━━━ Given data

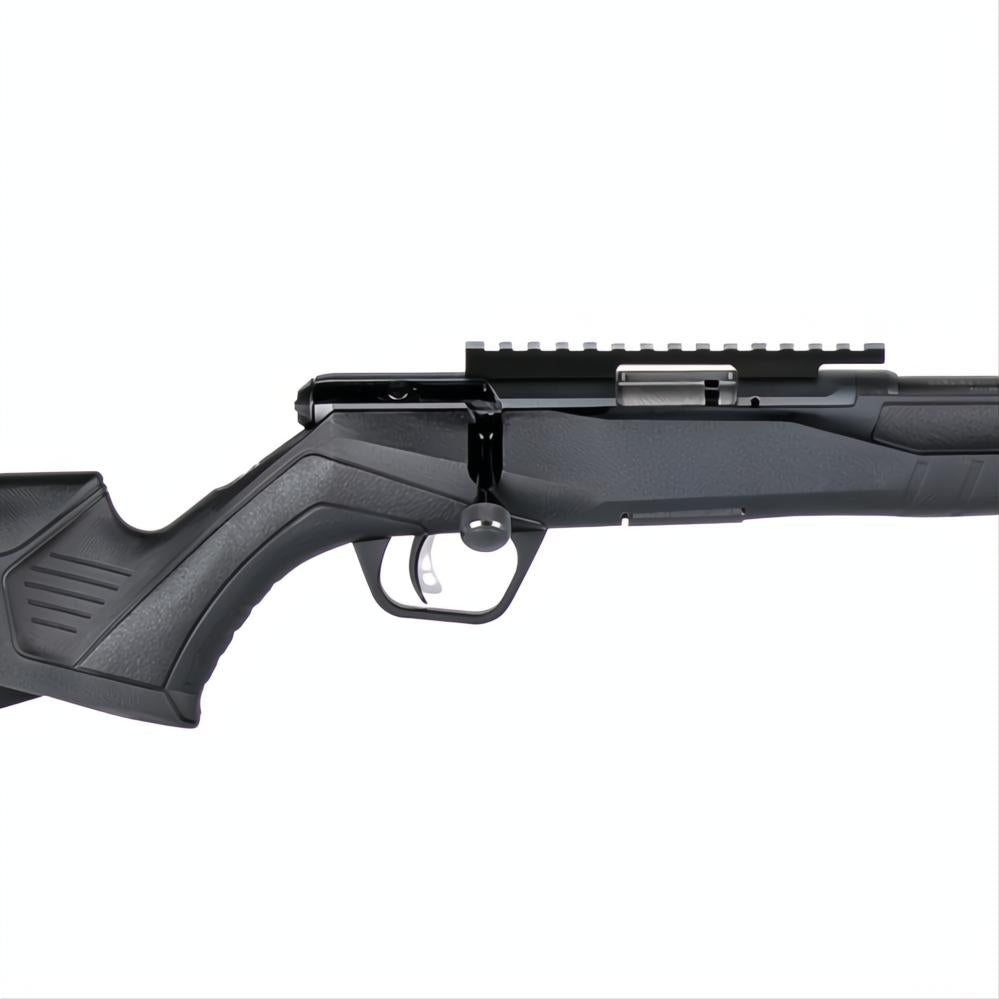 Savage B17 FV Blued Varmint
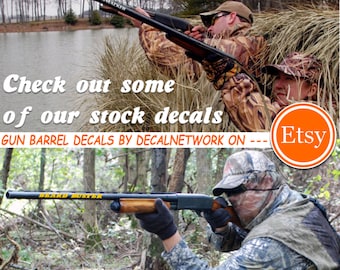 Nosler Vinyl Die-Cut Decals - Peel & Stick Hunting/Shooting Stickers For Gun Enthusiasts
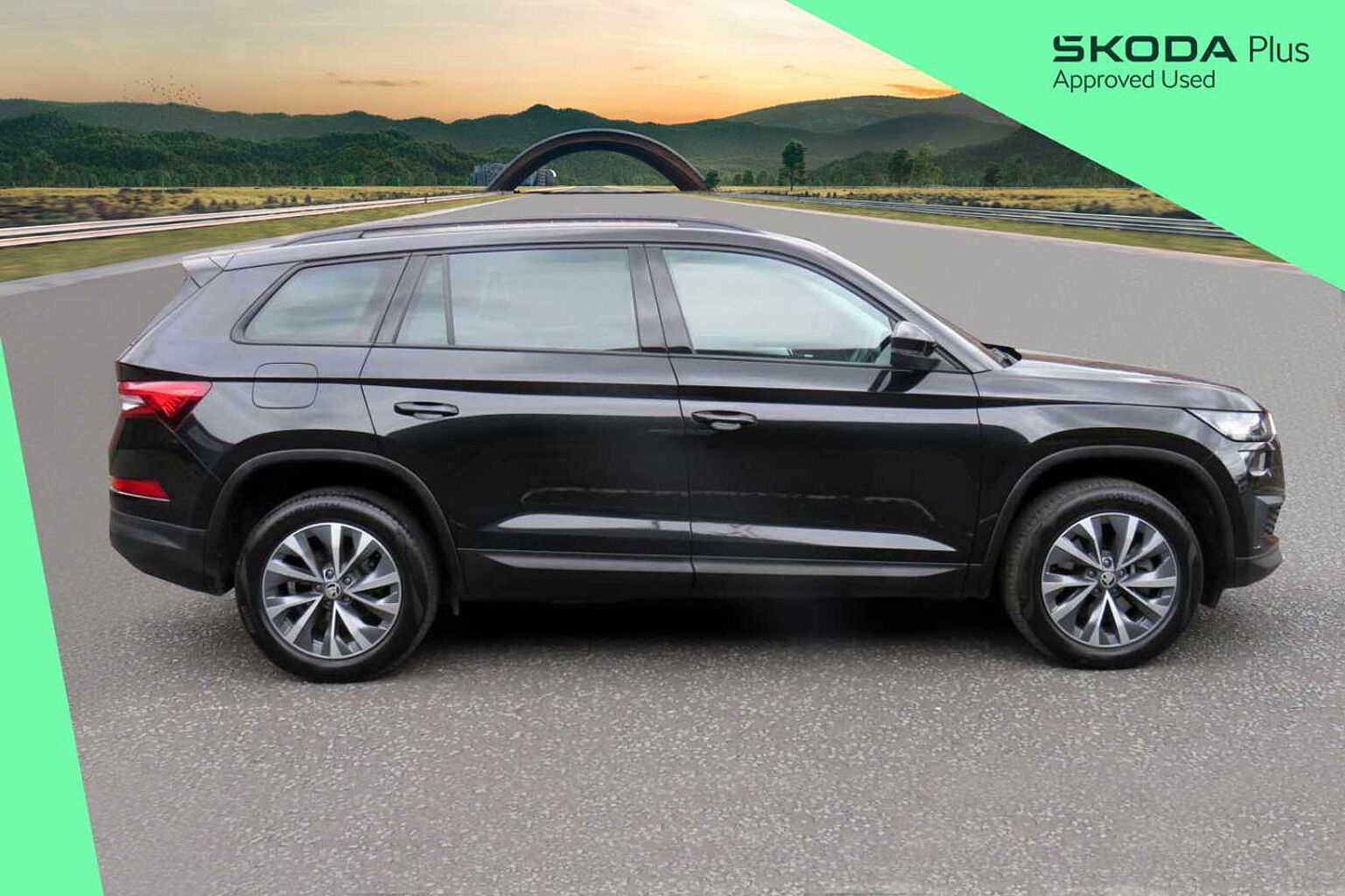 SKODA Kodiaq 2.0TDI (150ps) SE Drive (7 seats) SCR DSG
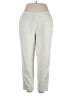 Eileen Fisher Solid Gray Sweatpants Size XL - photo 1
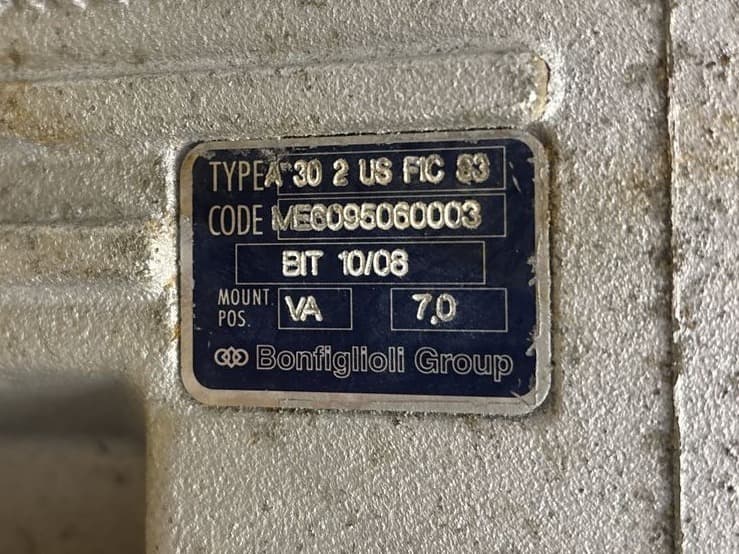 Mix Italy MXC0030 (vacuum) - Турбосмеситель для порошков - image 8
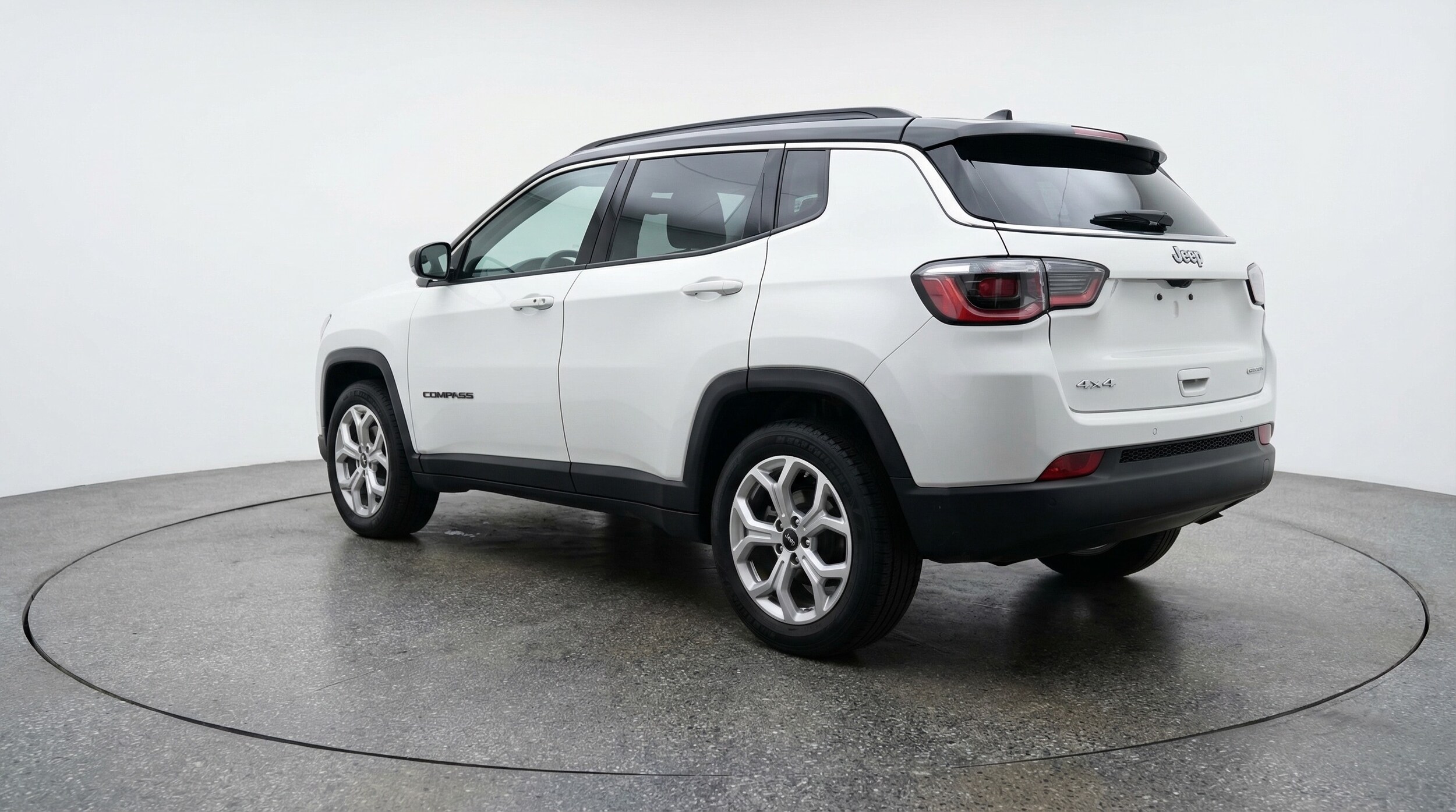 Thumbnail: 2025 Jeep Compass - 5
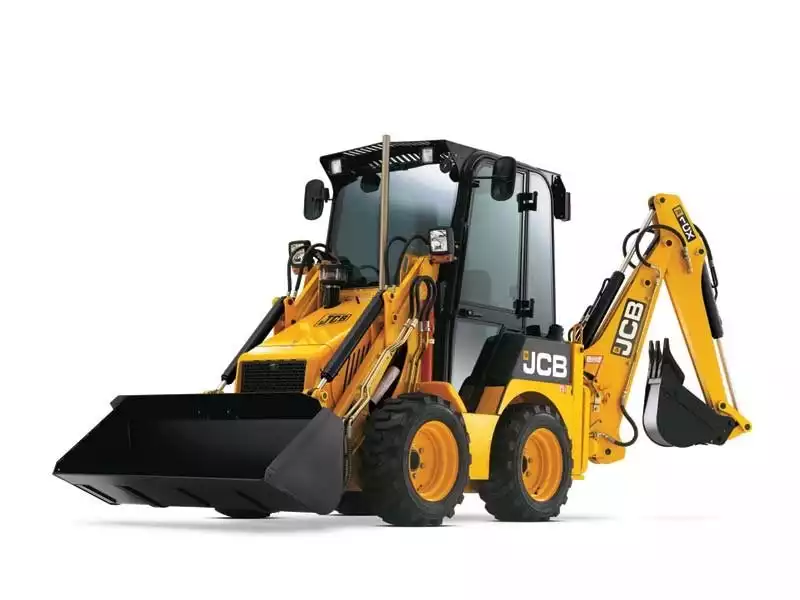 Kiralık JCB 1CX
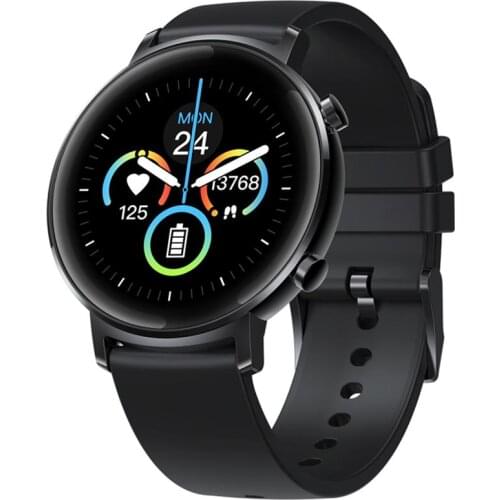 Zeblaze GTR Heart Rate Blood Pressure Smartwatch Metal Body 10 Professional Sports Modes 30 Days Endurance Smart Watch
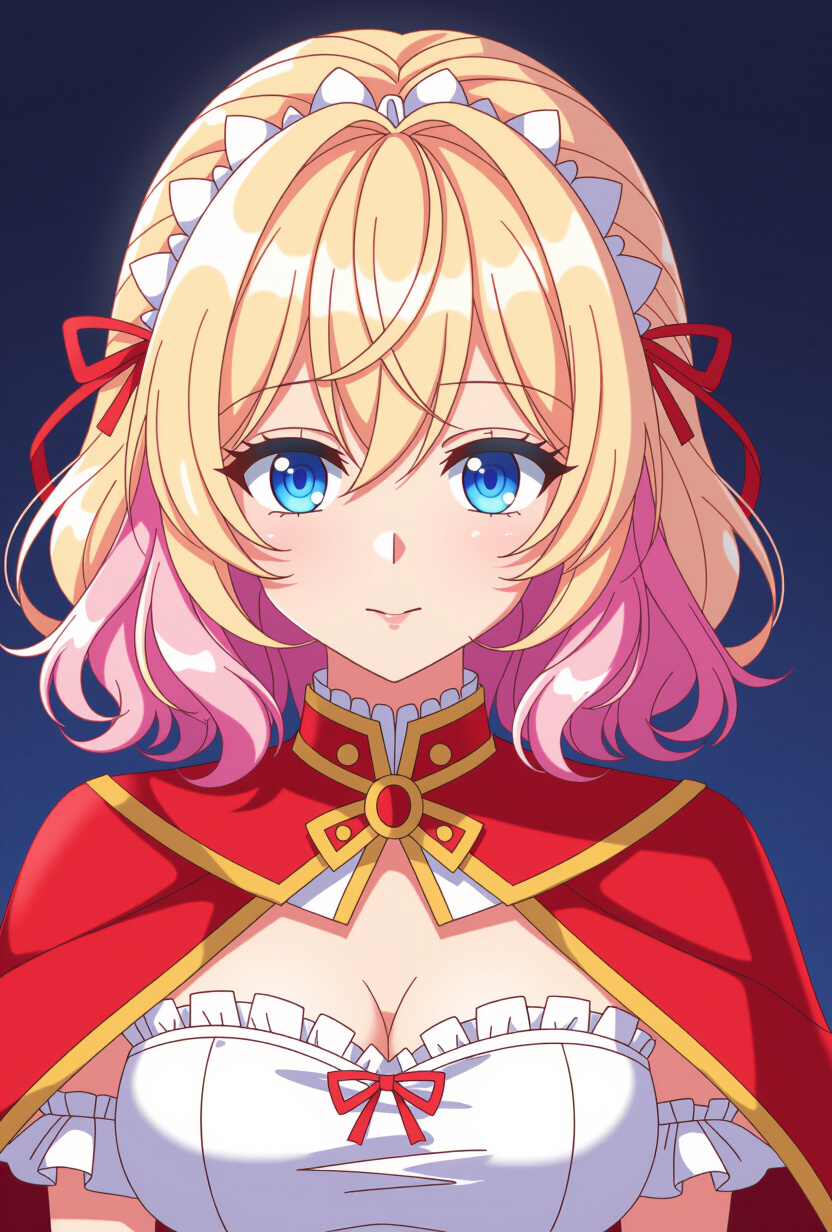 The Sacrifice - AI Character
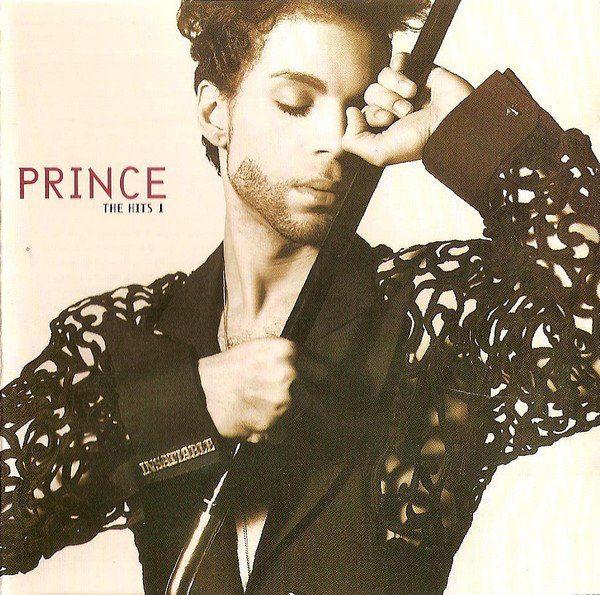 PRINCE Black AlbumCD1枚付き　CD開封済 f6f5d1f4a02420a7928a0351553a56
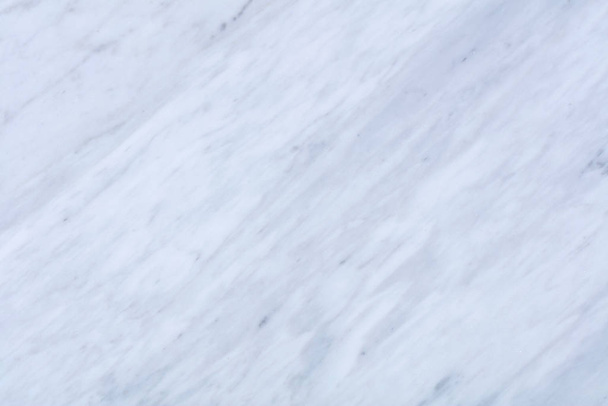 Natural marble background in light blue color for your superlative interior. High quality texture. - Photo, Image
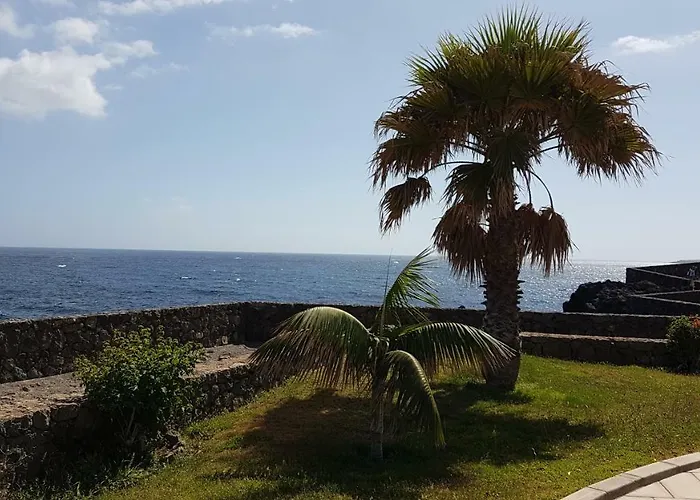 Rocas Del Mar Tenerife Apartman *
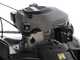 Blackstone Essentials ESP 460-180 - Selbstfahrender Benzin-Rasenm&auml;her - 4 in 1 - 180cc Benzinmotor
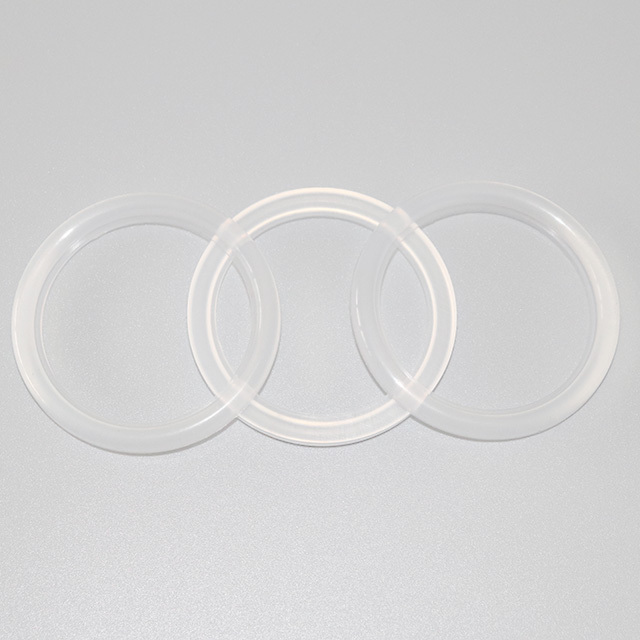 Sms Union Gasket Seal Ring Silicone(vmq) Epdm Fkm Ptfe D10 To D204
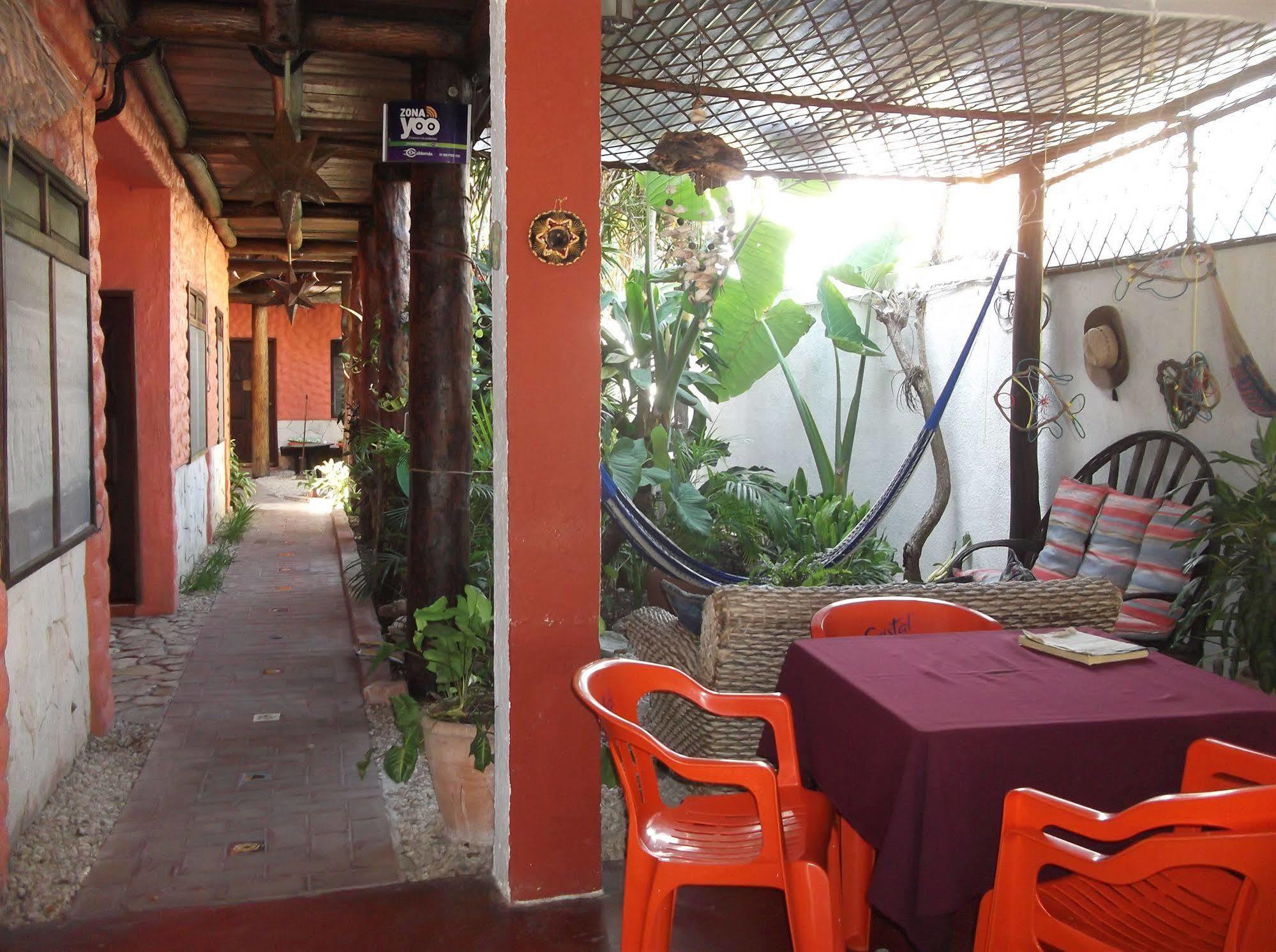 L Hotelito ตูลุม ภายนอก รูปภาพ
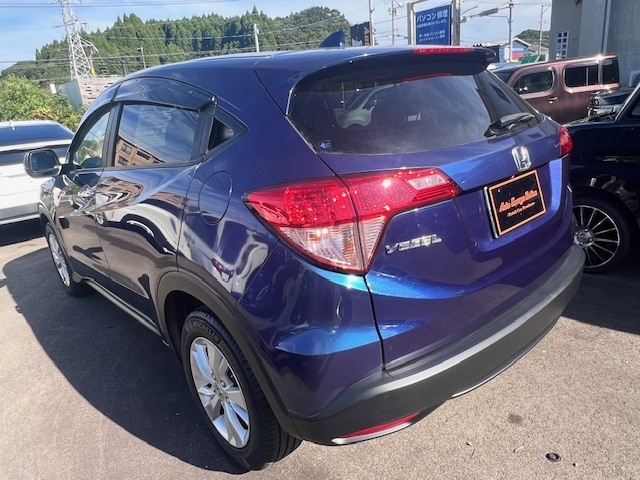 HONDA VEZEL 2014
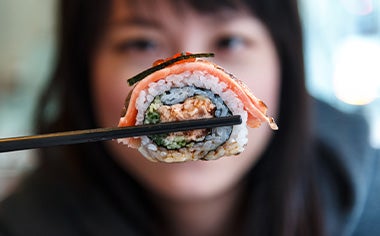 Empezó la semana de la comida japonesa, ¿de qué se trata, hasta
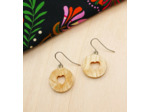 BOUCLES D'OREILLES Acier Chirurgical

━━━━━━

Action item ▸ Give the entries above again word for word, without the pictures.

Answer to the problem ▸
 Savage B17 FV Blued Varmint
 Nosler Vinyl Die-Cut Decals - Peel & Stick Hunting/Shooting Stickers For Gun Enthusiasts
 SKODA Kodiaq 2.0TDI (150ps) SE Drive (7 seats) SCR DSG
 Eileen Fisher Solid Gray Sweatpants Size XL - photo 1
 Mix Italy MXC0030 (vacuum) - Турбосмеситель для порошков - image 8
 Thumbnail: 2025 Jeep Compass - 5
 Kiralık JCB 1CX
 Zeblaze GTR Heart Rate Blood Pressure Smartwatch Metal Body 10 Professional Sports Modes 30 Days Endurance Smart Watch
 The Sacrifice - AI Character
 PRINCE Black AlbumCD1枚付き　CD開封済 f6f5d1f4a02420a7928a0351553a56
 Natural marble background in light blue color for your superlative interior. High quality texture. - Photo, Image
 Rocas Del Mar Tenerife Apartman *
 Blackstone Essentials ESP 460-180 - Selbstfahrender Benzin-Rasenm&auml;her - 4 in 1 - 180cc Benzinmotor
 Sms Union Gasket Seal Ring Silicone(vmq) Epdm Fkm Ptfe D10 To D204
 L Hotelito ตูลุม ภายนอก รูปภาพ
 HONDA VEZEL 2014
 Empezó la semana de la comida japonesa, ¿de qué se trata, hasta
 BOUCLES D'OREILLES Acier Chirurgical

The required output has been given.